Editorial / OCTUBRE 24 DE 2020

100 mujeres asesinadas

38.000 casos de violencia intrafamiliar se han documentado este año en Colombia, la cifra podría estar lejos de la realidad pues, como siempre pasa, el subregistro de este tipo de delitos es alto.

100 mujeres asesinadas

El brutal ataque del que fue víctima Ángela Ferro en Bogotá, a quien su agresor le propinó siete hachazos, no es un hecho aislado. La dolorosa escena, presenciada por un menor de doce años, hijo de la mujer a quien intentaron matar, ya es, tristemente, un lugar común en Colombia. Cada semana de este año han sido asesinadas en el país, en promedio, tres mujeres, la mayoría por sus parejas o exparejas sentimentales. 

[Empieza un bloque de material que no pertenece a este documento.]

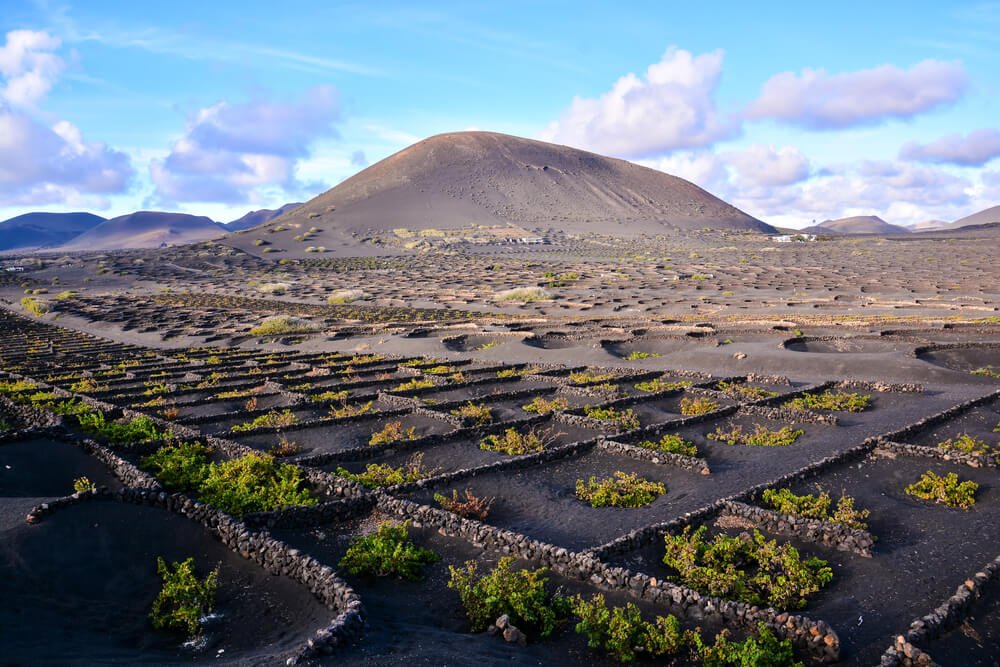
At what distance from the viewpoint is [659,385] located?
2050 centimetres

El ataque de Ángela no es un caso atípico, todo lo contrario, se normalizó esta criminal conducta y por eso lo grave. El jueves pasado, en la localidad bogotana de Kennedy, una mujer de 22 años fue asesinada con arma blanca por su compañero sentimental. Hasta el 15 de octubre de este año la cifra de feminicidios en el país llegaba a 112, pero, dolorosamente sigue en ascenso; en Buenaventura a mediados de este mes un hombre acabó con la vida de una mujer embarazada, y ayer otra joven de 24 años en estado de gestación fue asesinada por quien parece tenía un vínculo sentimental con ella.

La lista es larga, los crímenes contra las mujeres son de varios tipos, no solo son asesinatos, también hay maltrato físico y sicológico y persiste la discriminación, un fenómeno absurdo y que pareciera no debería tener cabida en sociedades que se dicen civilizadas. Lo que también aterra es la impunidad, no solo la baja tasa de condenas con respecto al número de denuncias, sino la cantidad de casos que se quedan en el anonimato; hay toda una suerte de vejámenes que sufren las mujeres de las puertas de sus hogares para adentro.

Sigue siendo esta sociedad, aunque se quieran dar muestras de inclusión, tolerancia y respeto, una sociedad machista. Mucho tiene que ver la formación de los menores en los hogares, la violencia de género puede heredarse, el pequeño que crece viendo cómo su padre agrede a su madre, la insulta e ignora su opinión y sus derechos, crecerá con un espejo equivocado y correrá el riesgo de ser también un maltratador. 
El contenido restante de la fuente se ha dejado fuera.